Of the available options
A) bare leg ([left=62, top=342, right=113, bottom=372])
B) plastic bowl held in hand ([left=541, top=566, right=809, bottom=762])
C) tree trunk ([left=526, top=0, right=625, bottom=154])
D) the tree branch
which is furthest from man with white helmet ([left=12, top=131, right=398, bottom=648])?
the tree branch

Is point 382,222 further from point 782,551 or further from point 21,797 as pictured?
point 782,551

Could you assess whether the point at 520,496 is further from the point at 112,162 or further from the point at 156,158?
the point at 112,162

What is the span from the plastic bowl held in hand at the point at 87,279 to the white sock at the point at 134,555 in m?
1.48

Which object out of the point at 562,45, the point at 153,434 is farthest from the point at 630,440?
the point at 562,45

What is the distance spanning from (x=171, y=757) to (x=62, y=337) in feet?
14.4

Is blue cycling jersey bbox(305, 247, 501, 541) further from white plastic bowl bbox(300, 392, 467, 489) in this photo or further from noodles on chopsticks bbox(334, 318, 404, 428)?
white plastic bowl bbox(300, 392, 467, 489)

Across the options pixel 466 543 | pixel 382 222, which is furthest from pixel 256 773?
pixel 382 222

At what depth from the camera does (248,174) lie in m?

————————

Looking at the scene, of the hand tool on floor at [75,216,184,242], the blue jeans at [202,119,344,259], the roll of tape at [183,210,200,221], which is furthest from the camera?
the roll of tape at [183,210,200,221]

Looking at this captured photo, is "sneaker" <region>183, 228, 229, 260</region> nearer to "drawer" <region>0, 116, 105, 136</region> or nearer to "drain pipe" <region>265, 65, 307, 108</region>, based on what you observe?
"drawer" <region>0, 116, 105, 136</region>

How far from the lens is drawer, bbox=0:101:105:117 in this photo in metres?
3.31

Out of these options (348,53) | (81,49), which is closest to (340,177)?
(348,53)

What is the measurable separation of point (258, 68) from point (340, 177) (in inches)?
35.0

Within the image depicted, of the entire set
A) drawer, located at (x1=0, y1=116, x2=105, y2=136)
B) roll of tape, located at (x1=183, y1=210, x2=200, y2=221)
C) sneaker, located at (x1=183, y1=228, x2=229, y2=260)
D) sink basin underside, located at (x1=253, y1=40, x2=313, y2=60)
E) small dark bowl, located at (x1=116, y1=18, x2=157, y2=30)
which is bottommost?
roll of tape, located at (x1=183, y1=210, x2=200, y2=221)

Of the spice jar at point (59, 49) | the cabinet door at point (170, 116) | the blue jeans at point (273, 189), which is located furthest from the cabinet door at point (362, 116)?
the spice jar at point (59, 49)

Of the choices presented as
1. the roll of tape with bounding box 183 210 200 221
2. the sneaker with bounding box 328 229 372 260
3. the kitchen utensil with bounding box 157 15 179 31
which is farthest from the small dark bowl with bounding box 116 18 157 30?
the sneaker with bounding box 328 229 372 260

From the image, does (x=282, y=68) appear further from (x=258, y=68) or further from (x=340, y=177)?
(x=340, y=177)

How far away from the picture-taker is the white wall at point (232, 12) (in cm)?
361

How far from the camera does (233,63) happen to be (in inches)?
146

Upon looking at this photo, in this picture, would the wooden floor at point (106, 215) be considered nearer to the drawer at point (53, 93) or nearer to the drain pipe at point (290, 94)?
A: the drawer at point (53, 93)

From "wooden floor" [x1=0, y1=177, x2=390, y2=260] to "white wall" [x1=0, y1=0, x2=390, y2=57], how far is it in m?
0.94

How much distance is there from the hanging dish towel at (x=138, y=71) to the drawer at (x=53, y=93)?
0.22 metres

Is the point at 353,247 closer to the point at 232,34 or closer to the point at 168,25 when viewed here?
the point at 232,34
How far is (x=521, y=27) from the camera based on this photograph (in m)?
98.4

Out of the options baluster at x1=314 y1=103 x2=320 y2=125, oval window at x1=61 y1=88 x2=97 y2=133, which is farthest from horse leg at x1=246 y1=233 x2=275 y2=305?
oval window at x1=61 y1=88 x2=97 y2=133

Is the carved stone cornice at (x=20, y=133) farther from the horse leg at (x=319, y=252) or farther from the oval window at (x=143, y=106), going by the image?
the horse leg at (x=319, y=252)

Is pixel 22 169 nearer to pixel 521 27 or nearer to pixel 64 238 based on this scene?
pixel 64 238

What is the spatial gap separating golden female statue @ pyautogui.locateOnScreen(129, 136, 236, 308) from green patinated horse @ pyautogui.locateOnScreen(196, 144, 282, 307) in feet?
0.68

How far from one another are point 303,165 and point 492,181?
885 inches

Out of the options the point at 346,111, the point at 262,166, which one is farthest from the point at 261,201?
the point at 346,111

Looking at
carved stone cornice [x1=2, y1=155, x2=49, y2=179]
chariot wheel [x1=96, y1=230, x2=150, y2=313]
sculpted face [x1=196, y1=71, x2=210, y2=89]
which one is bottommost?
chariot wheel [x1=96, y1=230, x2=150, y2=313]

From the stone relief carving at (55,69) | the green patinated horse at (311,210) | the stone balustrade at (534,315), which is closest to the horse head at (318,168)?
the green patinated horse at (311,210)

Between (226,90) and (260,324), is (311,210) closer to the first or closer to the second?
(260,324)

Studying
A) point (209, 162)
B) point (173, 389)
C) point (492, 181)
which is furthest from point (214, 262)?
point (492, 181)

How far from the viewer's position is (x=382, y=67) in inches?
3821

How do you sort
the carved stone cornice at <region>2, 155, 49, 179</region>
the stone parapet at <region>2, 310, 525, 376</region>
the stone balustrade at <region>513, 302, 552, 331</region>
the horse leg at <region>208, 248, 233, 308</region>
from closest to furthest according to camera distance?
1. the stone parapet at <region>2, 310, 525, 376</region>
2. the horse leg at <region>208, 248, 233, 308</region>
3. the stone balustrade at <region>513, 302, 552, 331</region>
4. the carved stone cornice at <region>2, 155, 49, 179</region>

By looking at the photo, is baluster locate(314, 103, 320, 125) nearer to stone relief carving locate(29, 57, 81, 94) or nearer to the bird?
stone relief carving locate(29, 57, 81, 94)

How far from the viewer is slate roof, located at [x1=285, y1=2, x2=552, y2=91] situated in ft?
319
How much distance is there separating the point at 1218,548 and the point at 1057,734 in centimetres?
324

————————

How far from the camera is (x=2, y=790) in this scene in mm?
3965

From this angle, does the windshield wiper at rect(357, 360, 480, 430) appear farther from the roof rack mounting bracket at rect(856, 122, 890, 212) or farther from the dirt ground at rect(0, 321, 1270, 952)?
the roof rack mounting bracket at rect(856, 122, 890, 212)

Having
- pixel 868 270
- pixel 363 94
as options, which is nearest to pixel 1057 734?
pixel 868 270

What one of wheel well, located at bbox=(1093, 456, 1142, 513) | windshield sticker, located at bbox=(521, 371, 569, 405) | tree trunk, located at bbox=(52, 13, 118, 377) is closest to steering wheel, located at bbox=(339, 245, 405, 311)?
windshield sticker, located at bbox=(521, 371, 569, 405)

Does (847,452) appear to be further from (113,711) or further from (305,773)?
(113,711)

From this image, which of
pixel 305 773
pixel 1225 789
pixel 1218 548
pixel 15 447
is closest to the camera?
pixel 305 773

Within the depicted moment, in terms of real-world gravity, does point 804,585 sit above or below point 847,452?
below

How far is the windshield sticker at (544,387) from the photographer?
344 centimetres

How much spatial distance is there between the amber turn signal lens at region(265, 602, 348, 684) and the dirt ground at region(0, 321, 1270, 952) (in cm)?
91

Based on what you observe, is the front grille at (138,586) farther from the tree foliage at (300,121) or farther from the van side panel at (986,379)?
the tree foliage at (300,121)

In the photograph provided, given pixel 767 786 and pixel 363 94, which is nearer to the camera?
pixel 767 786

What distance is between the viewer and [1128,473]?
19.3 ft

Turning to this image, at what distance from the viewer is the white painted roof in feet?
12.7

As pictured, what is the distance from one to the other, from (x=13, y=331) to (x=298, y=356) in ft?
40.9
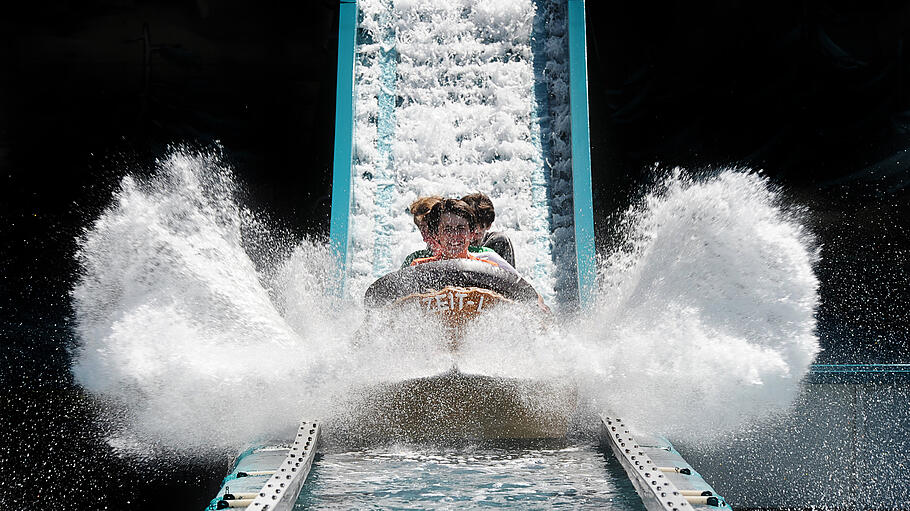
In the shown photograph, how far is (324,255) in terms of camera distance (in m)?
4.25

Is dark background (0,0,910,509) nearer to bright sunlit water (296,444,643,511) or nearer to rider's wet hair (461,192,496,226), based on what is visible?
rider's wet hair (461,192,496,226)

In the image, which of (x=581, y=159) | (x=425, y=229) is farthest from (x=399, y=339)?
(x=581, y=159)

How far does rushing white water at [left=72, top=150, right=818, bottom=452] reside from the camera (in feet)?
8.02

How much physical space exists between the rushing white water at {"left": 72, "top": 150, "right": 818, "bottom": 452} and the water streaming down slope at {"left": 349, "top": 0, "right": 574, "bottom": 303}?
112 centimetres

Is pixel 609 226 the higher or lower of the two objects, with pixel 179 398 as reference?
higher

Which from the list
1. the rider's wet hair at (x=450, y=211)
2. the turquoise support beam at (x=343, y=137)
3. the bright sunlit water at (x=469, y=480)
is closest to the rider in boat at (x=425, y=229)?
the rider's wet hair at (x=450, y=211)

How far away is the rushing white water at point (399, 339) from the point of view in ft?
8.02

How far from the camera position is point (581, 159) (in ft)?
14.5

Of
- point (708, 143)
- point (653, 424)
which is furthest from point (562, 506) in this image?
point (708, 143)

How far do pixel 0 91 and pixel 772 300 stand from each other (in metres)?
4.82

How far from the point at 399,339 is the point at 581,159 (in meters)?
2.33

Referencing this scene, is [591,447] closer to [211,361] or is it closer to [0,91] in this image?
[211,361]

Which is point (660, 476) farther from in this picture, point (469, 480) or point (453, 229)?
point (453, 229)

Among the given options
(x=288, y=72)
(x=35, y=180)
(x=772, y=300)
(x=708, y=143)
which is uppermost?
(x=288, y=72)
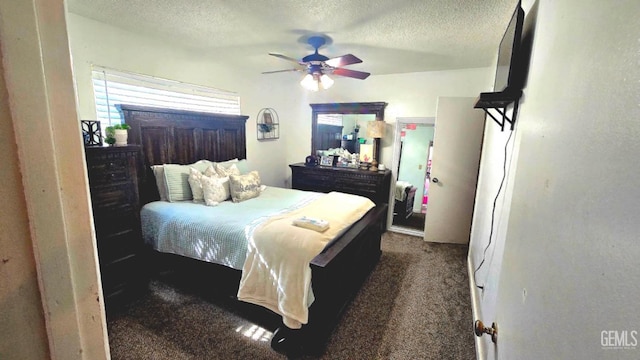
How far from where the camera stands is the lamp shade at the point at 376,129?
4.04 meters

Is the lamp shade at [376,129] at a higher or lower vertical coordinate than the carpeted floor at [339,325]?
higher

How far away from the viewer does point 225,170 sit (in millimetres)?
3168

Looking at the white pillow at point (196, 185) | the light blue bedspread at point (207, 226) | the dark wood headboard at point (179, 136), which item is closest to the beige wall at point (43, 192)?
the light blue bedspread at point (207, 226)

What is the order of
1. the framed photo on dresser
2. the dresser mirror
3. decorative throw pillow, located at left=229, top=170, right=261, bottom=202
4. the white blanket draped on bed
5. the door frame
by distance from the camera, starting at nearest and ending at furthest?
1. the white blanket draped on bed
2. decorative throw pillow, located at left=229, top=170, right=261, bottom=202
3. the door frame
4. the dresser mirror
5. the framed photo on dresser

————————

### Given exercise
Return the items exactly as they appear, beginning at the line that contains "Of the available options" and stopping after the line that contains "D) the tree branch".

### Finished exercise
Of the available options
A) bare leg ([left=62, top=342, right=113, bottom=372])
B) plastic bowl held in hand ([left=541, top=566, right=809, bottom=762])
C) tree trunk ([left=526, top=0, right=625, bottom=154])
D) the tree branch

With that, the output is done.